··· GIVEN TEXT ···

So if we know that there are, in fact, true binaries and false ones, is the binary of fascist - anti-fascist a true or false binary? This is a very important question right now. The current administration and its defenders will tell you that fascists exist, but they hurl the term around as a slur without any meaning beyond “people I don’t like.” President Trump himself used the term to describe his political opponents in a list of contradictory insults including “Communists” and “Socialists” along with the racially coded term “thugs” and the dehumanizing term “vermin.” In Trump’s formulation, those who oppose him are all those things, and those words merely mean, “the bad guys.” Of course Trump wouldn’t call himself a fascist any more than he would call himself a communist or a thug or vermin. But in calling those he opposes “fascists,” wasn’t he declaring himself to be opposed to fascism? Put simply: No. We all understand Donald Trump is not Antifa. So obviously he’s not using either the terms “fascist” or “Antifa” accurately.
But for those of us who believe these words have more specific definitions, recognizing that communists are not socialists, that the racial dog-whistle “thug” is almost exclusively employed to perpetuate a racial stereotype, and who know the term “vermin” applies to animals like rats and has a terrifying history of being applied to humans only in the justification of their mass slaughter, we know that “fascist” also has a specific, meaningful definition beyond “people I don’t like.” Though that definition might be debated at the margins by academics, it refers to a kind of political movement. These movements can trace their origin to Mussolini's Italy. He coined the term, though he later said he should have called it “Corporatism” since it is about marrying state power and business power under one authoritarian rule.
Fascism universally comes out of the right-wing. This is not to say that everyone on the political right are fascists. Fascist movements, wherever they develop, co-opt the right. This is also NOT to say that anti-fascists could not also oppose left-wing authoritarianism, but that would have a different name, and no one is obligated to declare a laundry list of what they oppose when faced with a singular threat. If you are about to be hit by a car, I don’t have to say, “I oppose you being hit by that car on your right, but I also oppose you being hit by cars which could come from your left, and I don’t like mushrooms or particularly twangy country music.” I can, and should, say, “Look out!” and point at the car on your right.
Fascism, in addition to being a right-wing movement, has other specific characteristics. It appeals to people by harkening back to a mythical past, using hyper-nationalism and blame of already disempowered groups of people (generally immigrants, the racial minorities in whatever country the Fascist movement is growing, gender and sexual minority groups, and religious minority groups.) In addition to minority groups, it tends to attempt to create a kind of hyper-masculinity and target women who don’t comply with an extremely oppressive definition of womanhood. It pretends to promote free market capitalism while creating a different kind of mixed market, not mixed by regulating business on behalf of social welfare but mixed by limiting the market based on subservience to political authorities (something we used to call “corruption” and even called “illegal” before we gave law enforcement power to people who promote it). And fascism is not a governing philosophy but an electoral strategy followed by an anti-democratic authoritarian power-grab because fascists do not really care about any of the supposed policy proposals they make. It is all about power. Only and always.
That’s what fascism means.

···

_TASKS TO COMPLETE_
1. Please list the groups that the passage on fascism says fascist movements generally blame, as named in its parenthetical.
2. Rewrite the passage on fascism from "But for those" up to and including "one authoritarian rule.", swapping in "historians" for "academics".

··· GIVEN MATERIAL ···

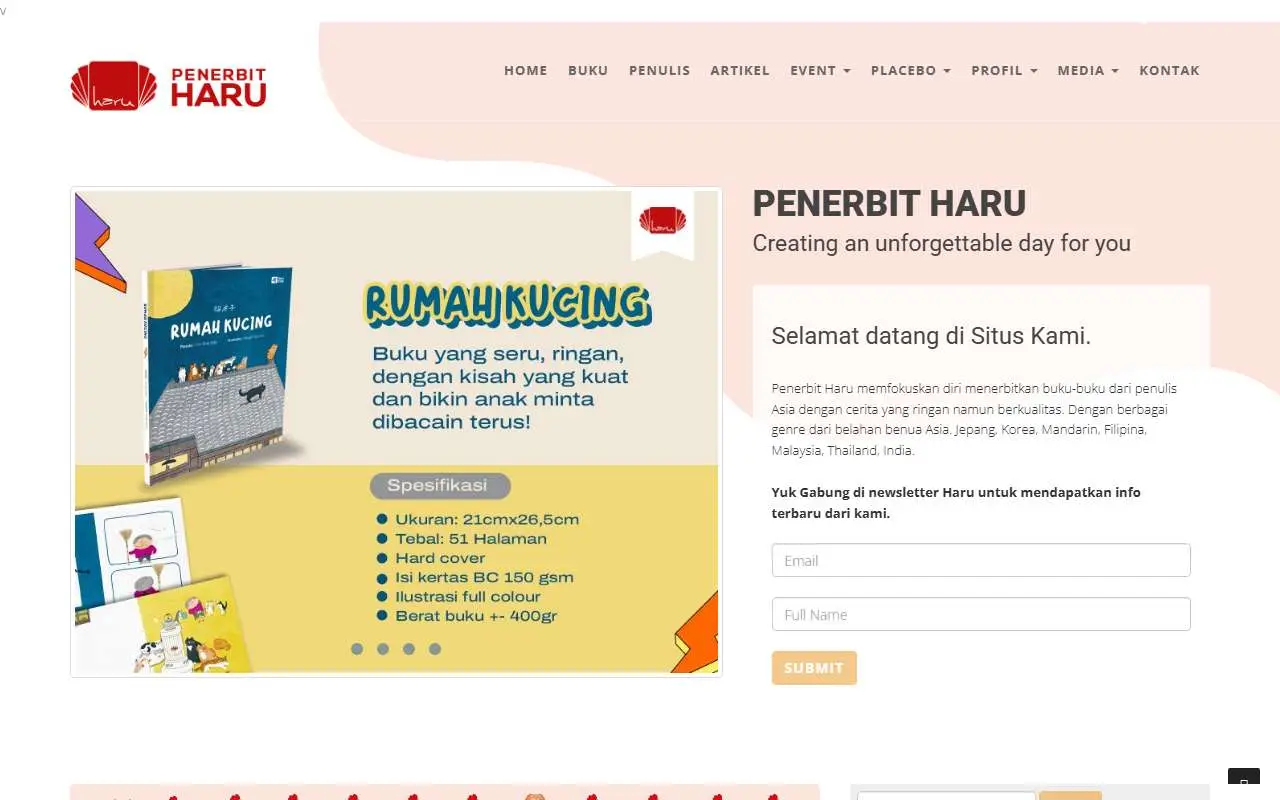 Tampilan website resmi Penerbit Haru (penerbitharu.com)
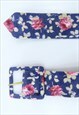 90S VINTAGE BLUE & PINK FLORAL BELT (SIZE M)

···

_RESPONSES TO THE TASKS_
1.
- immigrants
- the racial minorities in whatever country the Fascist movement is growing
- gender and sexual minority groups
- religious minority groups

2.
But for those of us who believe these words have more specific definitions, recognizing that communists are not socialists, that the racial dog-whistle “thug” is almost exclusively employed to perpetuate a racial stereotype, and who know the term “vermin” applies to animals like rats and has a terrifying history of being applied to humans only in the justification of their mass slaughter, we know that “fascist” also has a specific, meaningful definition beyond “people I don’t like.” Though that definition might be debated at the margins by historians, it refers to a kind of political movement. These movements can trace their origin to Mussolini's Italy. He coined the term, though he later said he should have called it “Corporatism” since it is about marrying state power and business power under one authoritarian rule.